With respect to sharing of data among the processes in the actual manufacturing areas, I have seen some improvements in this area, I am seeing more data entry at individual process steps with instructions, data entry, reference documents all being available real time at the station. I have seen some very strict management of material tracking/control but this is a slight upgrade of details from what has been done for many years. But much of the communications is still done in writing or in ERP even in the locations with data entry capability. Whether it is done manually or not I haven’t seen a great improvement in coordination in subsequent processes due to the use of this data.
I feel this initiative is a tough one starting with the customers. Each customer has a different electronic data system that the EMS must interface with, and almost all of them tailored. The customers all request data reporting in a certain format and no EMS yet has presented me with a standardized report they would like to use that covers typical reporting information.

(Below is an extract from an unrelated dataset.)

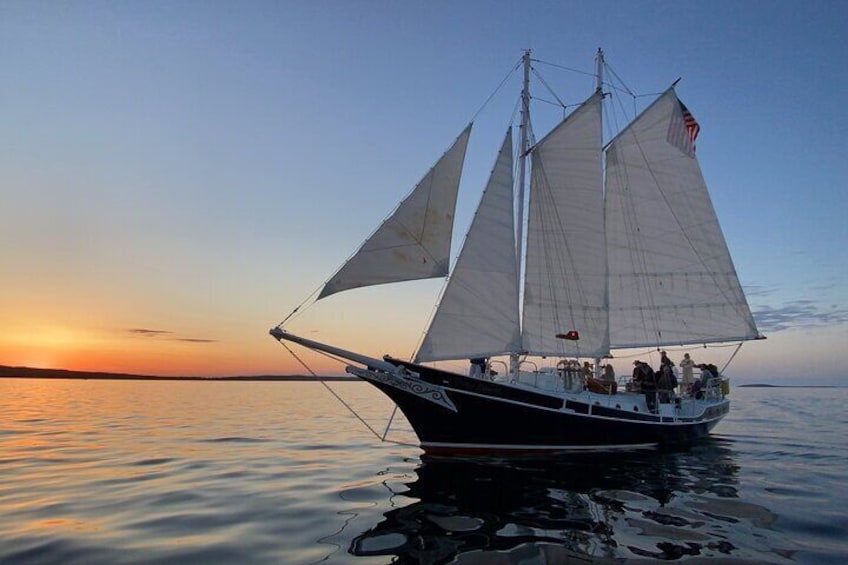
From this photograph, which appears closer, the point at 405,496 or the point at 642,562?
the point at 642,562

And if I did accept their standardized report our company would have a specific format that would make it difficult to automatic data population into our systems.

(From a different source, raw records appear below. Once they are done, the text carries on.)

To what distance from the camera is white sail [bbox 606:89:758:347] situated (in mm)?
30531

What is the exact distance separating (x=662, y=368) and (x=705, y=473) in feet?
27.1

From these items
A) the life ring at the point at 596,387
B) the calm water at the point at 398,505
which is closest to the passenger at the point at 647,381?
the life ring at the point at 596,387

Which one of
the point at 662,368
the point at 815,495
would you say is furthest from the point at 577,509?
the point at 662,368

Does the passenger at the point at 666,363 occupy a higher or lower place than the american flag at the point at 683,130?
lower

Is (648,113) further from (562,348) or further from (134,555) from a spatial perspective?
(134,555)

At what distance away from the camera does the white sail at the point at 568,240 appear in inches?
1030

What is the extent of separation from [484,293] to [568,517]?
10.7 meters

As far as sharing the data among the subsequent processes, although we may build tens of thousands of units, our volumes, lifecycle, and margins probably do not warrant a significant investment in specific data digitalization and process design to best utilize that data. I think a larger volume product than what I work with may warrant more effort.
This is a very recent initiative in one of our four major EMS providers, and there seems to be a lot of hype around the overall benefits of Industry 4.0, aka “Smarter Factory.” My understanding is that this is the convergence of information technology with operational technology, with the expected outcome to be process optimization. From the EMS perspective I believe this could be a revolution in their manufacturing, to be able to remove the dependency on human beings because the process monitoring and adjustments are intelligent enough to maintain quality processes that minimize defects caused by process variation, but I am also concerned that the EMS provider could be resource and/or financially constrained; and decide to only implement portions.

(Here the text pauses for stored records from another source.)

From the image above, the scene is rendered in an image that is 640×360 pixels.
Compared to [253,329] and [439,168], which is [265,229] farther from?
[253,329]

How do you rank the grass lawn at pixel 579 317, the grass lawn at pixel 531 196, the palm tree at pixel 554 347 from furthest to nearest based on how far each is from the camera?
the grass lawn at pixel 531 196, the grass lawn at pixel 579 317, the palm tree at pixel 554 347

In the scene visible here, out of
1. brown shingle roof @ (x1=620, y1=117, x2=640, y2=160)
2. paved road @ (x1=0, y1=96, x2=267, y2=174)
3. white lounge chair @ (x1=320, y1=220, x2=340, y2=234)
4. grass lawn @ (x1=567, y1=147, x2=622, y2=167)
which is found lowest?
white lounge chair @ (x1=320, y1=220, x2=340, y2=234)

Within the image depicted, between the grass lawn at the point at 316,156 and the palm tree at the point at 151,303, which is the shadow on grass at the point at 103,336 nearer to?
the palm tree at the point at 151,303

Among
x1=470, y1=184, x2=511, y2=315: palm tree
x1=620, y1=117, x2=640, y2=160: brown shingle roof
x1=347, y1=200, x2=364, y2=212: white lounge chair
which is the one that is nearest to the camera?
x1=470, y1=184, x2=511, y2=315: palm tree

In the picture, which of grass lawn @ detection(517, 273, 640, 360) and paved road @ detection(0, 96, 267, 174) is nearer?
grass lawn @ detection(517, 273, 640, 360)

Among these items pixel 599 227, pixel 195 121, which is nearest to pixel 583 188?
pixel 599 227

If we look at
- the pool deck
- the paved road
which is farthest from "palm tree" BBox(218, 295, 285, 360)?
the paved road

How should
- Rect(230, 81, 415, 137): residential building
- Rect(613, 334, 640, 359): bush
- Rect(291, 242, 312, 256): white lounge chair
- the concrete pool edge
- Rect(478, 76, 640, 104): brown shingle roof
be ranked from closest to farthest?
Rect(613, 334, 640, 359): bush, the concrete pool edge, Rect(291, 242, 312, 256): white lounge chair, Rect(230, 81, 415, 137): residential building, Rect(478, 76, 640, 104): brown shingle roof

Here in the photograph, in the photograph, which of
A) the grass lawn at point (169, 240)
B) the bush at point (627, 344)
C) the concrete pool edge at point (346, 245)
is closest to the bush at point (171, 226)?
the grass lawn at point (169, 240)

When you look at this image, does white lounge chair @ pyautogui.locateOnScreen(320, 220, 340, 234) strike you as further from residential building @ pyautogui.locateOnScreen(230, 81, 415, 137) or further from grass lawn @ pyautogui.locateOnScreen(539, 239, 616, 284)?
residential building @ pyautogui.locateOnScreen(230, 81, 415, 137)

As a customer, we have been promised that this IS the next revolution in electronic assembly. It will drive down costs through optimization and control of the process, and the interaction between the systems will provide better traceability throughout the process for real time dashboard tracking. If implemented properly, I also would expect that the process digitalization/optimization would facilitate in getting the labor hours properly quoted at the start of a project (no more surprises at the first production run).
I am sure I am missing many other aspects, but I do believe the outcome of Industry 4.0 is going to be highly dependent on the resources and due diligence invested in the early stages by the EMS provider; understanding their weaknesses and ensuring those are captured in the development will be key to a successful implementation (as with any improvement plan).
For now, I plan to take a “wait and see” approach.